● JOB: Print the lines of the listing below exactly as they stand, from the line containing "Determine the order" through the line containing "the point at 407,384 <", with both of those lines included.

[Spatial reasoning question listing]
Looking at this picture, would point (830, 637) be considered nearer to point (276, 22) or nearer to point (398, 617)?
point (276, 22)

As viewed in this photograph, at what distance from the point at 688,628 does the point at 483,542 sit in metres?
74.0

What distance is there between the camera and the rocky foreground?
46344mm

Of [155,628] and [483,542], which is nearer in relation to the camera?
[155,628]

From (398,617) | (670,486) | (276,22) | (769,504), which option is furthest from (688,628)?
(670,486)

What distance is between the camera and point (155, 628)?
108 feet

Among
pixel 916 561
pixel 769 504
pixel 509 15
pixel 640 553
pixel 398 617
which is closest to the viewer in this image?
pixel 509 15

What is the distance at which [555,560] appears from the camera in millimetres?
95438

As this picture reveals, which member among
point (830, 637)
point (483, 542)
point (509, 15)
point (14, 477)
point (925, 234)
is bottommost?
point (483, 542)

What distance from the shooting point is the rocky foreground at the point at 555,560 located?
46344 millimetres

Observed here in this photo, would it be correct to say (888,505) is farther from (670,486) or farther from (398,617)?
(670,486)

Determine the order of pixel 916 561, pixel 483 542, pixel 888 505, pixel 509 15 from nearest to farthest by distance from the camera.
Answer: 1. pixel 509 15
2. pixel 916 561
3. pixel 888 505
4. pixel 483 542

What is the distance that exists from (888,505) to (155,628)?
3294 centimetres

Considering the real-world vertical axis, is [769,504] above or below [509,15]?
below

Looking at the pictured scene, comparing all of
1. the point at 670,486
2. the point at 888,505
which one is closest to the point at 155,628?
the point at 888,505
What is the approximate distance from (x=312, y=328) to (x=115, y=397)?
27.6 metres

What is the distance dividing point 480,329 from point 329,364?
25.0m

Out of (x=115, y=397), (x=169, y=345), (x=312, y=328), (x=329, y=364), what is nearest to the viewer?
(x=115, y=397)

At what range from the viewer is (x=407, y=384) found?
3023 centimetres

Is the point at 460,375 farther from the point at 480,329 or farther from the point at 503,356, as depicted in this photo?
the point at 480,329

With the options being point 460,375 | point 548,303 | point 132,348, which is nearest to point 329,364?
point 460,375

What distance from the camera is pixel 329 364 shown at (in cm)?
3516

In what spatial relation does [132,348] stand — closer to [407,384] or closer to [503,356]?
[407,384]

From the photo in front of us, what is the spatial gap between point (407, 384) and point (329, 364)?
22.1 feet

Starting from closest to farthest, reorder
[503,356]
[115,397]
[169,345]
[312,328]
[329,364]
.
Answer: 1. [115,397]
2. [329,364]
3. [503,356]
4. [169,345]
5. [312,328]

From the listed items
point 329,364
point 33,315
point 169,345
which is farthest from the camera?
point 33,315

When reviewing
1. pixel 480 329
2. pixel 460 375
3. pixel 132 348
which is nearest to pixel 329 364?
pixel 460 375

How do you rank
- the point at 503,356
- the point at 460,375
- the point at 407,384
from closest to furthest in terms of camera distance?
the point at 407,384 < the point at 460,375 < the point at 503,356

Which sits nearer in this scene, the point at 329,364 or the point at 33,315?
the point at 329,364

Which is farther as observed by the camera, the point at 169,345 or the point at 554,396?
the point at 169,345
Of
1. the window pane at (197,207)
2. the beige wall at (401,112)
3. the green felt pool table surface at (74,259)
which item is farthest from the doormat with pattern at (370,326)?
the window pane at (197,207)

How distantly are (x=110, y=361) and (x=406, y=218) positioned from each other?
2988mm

● TASK RESULT:
Determine the order of pixel 916 561, pixel 483 542, pixel 888 505, pixel 509 15 from nearest to farthest by distance from the camera.
Answer: 1. pixel 509 15
2. pixel 916 561
3. pixel 888 505
4. pixel 483 542

What is the distance that exists from (888,505) to (155,628)?
3294 centimetres

Considering the real-world vertical axis, is [769,504] above or below [509,15]?
below

Looking at the pictured scene, comparing all of
1. the point at 670,486
2. the point at 888,505
which one is closest to the point at 155,628?
the point at 888,505
What is the approximate distance from (x=312, y=328) to (x=115, y=397)?
27.6 metres

What is the distance dividing point 480,329 from point 329,364?
25.0m

Out of (x=115, y=397), (x=169, y=345), (x=312, y=328), (x=329, y=364), what is nearest to the viewer?
(x=115, y=397)

At what range from the viewer is (x=407, y=384) found?
3023 centimetres

Is the point at 460,375 farther from the point at 480,329 or farther from the point at 503,356, as depicted in this photo?
the point at 480,329

With the options being point 460,375 | point 548,303 | point 132,348, which is nearest to point 329,364?
point 460,375

What distance from the camera is pixel 329 364 shown at (in cm)?
3516

In what spatial relation does [132,348] stand — closer to [407,384] or closer to [503,356]?
[407,384]

From the photo in front of us, what is the spatial gap between point (407, 384) and point (329, 364)?
22.1 feet

Starting from closest to farthest, reorder
[503,356]
[115,397]
[169,345]
[312,328]
[329,364]
.
Answer: 1. [115,397]
2. [329,364]
3. [503,356]
4. [169,345]
5. [312,328]

From the listed items
point 329,364
point 33,315
point 169,345
which is farthest from the camera?
point 33,315

When reviewing
1. pixel 480 329
2. pixel 460 375
3. pixel 132 348
which is nearest to pixel 329 364?
pixel 460 375

How do you rank
- the point at 503,356
- the point at 460,375
- the point at 407,384
from closest to furthest in terms of camera distance?
the point at 407,384 < the point at 460,375 < the point at 503,356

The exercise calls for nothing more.